Tactically turning the corner

Super Retail Group
3:27pm
August 21, 2025
SUL delivered a better-than-expected FY25 result, with Q4 sales acceleration (led by SCA) and improved operating efficiency driving a 6% NPAT beat to consensus. We had adopted a more conservative view ahead of results given expectations for continued margin pressure from rebel stock loss and SCA competitive intensity, alongside concerns over potential operating deleverage from subdued sales. Despite these near-term headwinds, SUL's tactical repositioning, cost discipline, and 2H sales momentum continued into FY26 with a strong trading update. While we view the margin outlook has improved to a more neutral position, we view the valuation (~17x FY26F PE) fairly reflects near-term growth expectations. Hold.

Projects underpin earnings, with residential upside

MAAS Group
3:27pm
August 21, 2025
MGH delivered a solid FY25 result, being within the guidance range and Consensus expectations. The result was in spite of a soft contribution from Civil Construction and Hire (CC&H) where EBITDA declined 35% (vs pcp), something we expect to largely reverse in FY26 as infrastructure and energy transition projects mobilise. A return to growth for CC&H, full year contributions from recent acquisition and an improved residential housing market could see FY26 EBITDA growing c.25% (vs pcp). With the business returning to its growth trajectory, gearing having moderated to c.2.5x (ND/EBITDA) and a relatively undemanding PER of 14x (FY26), we reiterate our Buy rating, having increased our target price to $5.45/sh on the back of higher earnings and peer multiples.

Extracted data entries
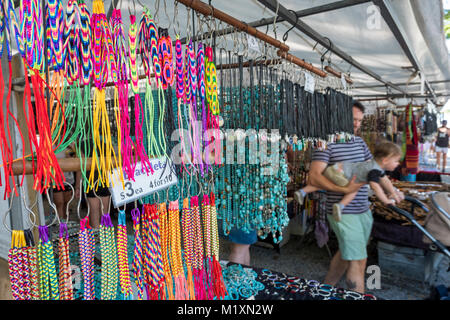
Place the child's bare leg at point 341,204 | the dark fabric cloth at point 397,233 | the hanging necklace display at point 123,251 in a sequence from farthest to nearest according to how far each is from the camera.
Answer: the dark fabric cloth at point 397,233 < the child's bare leg at point 341,204 < the hanging necklace display at point 123,251

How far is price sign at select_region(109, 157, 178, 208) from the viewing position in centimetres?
75

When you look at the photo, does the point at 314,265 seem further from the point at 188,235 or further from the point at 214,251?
the point at 188,235

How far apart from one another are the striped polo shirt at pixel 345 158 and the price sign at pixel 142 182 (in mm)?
1518

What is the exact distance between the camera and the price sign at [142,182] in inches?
29.7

EXERCISE DETAILS:
Carry on the broker research notes on Super Retail Group and MAAS Group from the point where they stop.

RESULT FOR THIS TASK:
Best dressed

Universal Store Holdings
3:27pm
August 21, 2025
UNI’s FY25 result was slightly below expectations driven by higher costs which offset stronger than expected gross margins. UNI’s execution in a tough market has been exemplary, with LFL Universal Store (US) sales up 13%. The strong sales momentum has continued into the start of FY26, despite significantly harder comps, double digit LFL sales in US and Perfect Stranger (PS). We have increased our FY26/27 EBIT forecasts by 1.7%/1.8% respectively driven by higher sales and gross margins, somewhat offset by higher costs. Our valuation increases to $10.80 (from $10.20) and we retain our BUY recommendation.

A turn in domestic filings the key catalyst

IPH Limited
3:27pm
August 21, 2025
On a like-for-like basis, IPH reported flat FY25 revenue and EBITDA -4% on pcp. Each geography recorded marginal LFL EBITDA pressure, a mix of lower filings (ANZ); cost inflation (Asia); and some temporary issues (CAD). Whilst organic growth is still challenged, the FY26 outlook for each division looks relatively stable or marginal incremental improvement. A cost out program (A$8-10m in FY26) will assist. IPH’s valuation is undemanding (<10x FY26F PE), however investor patience is required given the delivery of organic growth looks to be the catalyst for a sustained re-rating.

Shareholders finally get their payday

Alliance Aviation Services
3:27pm
August 21, 2025
AQZ’s FY25 result was as expected and in line with guidance recently provided at its Investor Day in May. After a strong 1H (+9% NPBT), the 2H was weak (-16% NPBT) due to weather, aircraft out of service, increased labour costs and adverse FX losses. This saw FY25 NPBT fall -4% on the record FY24. Net debt finished FY25 slightly better than our forecast. Whilst FCF remained negative on a full year basis, we note AQZ returned to being FCF positive (+A$48.5m) in the 2H25. With now only 2 final E190s to settle in FY26 for its own operations, AQZ’s fleet expansion is basically complete. After a multi-year period of rapid growth, AQZ will now focus on optimising its business (cost management and operational reliability), cashflow generation, deleveraging and shareholder returns. Reflecting this, AQZ announced a surprise final dividend of 3cps fully franked (one year earlier than expected). AQZ has commenced a strategic review given its fleet expansion is yet to be reflected in its share price. With the stock trading well below replacement value and aviation assets in hot demand, we think there will be genuine takeover interest (albeit QAN’s stake may be a hurdle). AQZ is now back to generating FCF and net debt is reducing, which we think drives the share price from here. Valuation remains attractive, with AQZ trading at an ~18% discount to QAN despite higher quality recurring earnings. Maintain BUY.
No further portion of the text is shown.